Et pourtant, elle admet qu’elle était nerveuse, c’est compréhensible, lorsque Spielberg l’a appelée pour lui proposer personnellement le rôle d’Anita, l’employée du magasin de mariage Nuyorican qui dirige « Amérique», l’hymne crépitant à la double conscience des immigrés dans « West Side Story ». « Non seulement je refait ‘West Side Story’, mais je me mets à la place de Rita Moreno – et elle est aimée non seulement des Latinos mais de toute l’industrie et du fandom musical », a déclaré DeBose. « Je devais vraiment sonder mon âme. » Mais Moreno elle-même – qui a remporté un Oscar pour son interprétation d’Anita dans le film de 1961, et qui a à la fois produit et interprété le rôle de Valentina, une version mise à jour du Doc de l’original, dans la nouvelle adaptation – a encouragé DeBose à s’approprier le rôle et s’est offerte comme caisse de résonance pendant la production. « J’aime vraiment la femme qu’elle est, et le mentorat, en particulier pour les jeunes femmes, est magnifique et difficile à trouver dans cette industrie », a déclaré DeBose.

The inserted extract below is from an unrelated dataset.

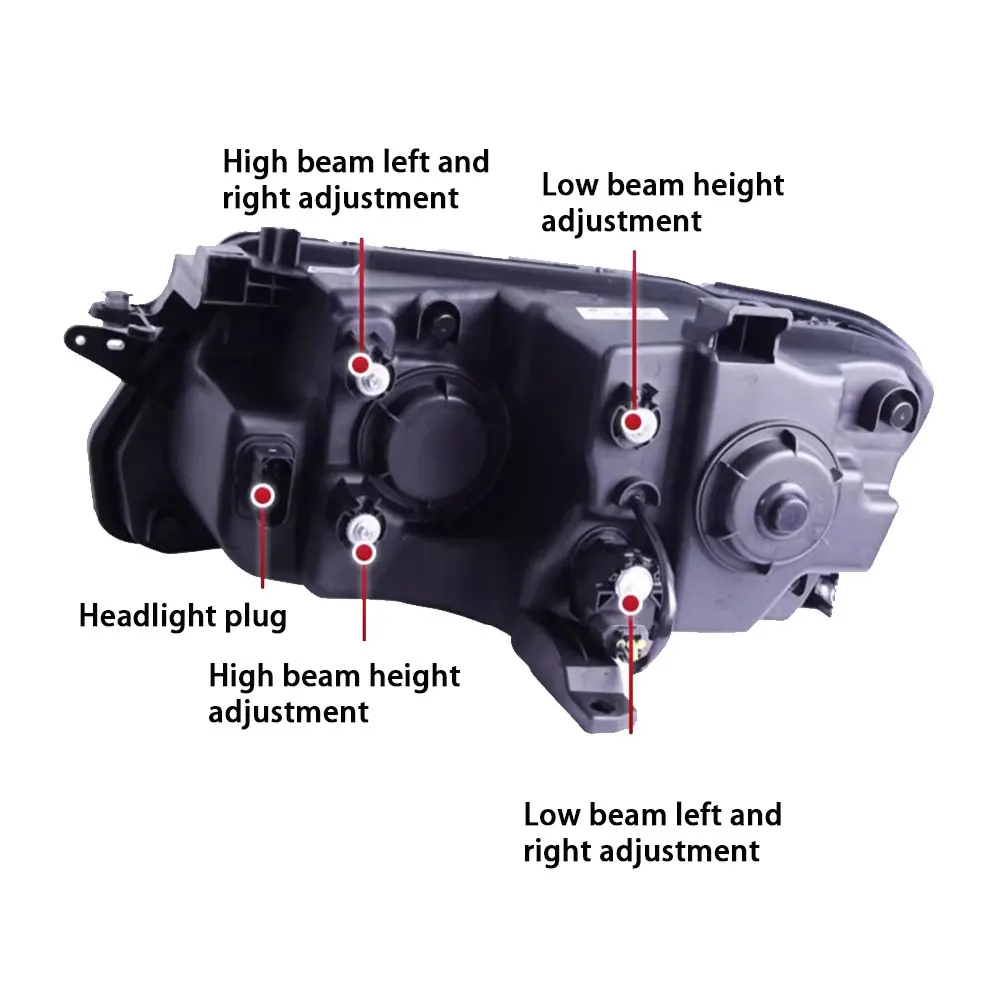 High beam left and right adjustment

Low beam height adjustment

Headlight plug

High beam height adjustment

Low beam left and right adjustment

L’humilité mise à part, DeBose dit qu’elle adorerait créer un personnage et déplore le manque de rôles de danse lourds créés pour les nouvelles stars, nommant Charity Hope Valentine (« Sweet Charity ») et Roxie Hart (« Chicago ») comme le dernier des grands. Un sourire timide s’enroule autour de sa tasse de café quand je lui demande, citant l’interview d’Oprah Winfrey avec Meghan Markle en 2021 : « Qui a cette conversation? » — à savoir celui de mettre en scène un renouveau « Sweet Charity ». C’est un jeu de dupes de faire rêver n’importe quel projet artistique – surtout quand ce projet est une reprise encore imprévue à Broadway d’une production de 1966 qui n’a pas beaucoup d’intérêt ces jours-ci – mais l’idée de DeBose en tant que danseur sinueux pour embaucher qui a «tant d’amour à donner» et aspire à un avenir meilleur avec ses deux meilleurs amis, s’attarde pour le reste de notre conversation.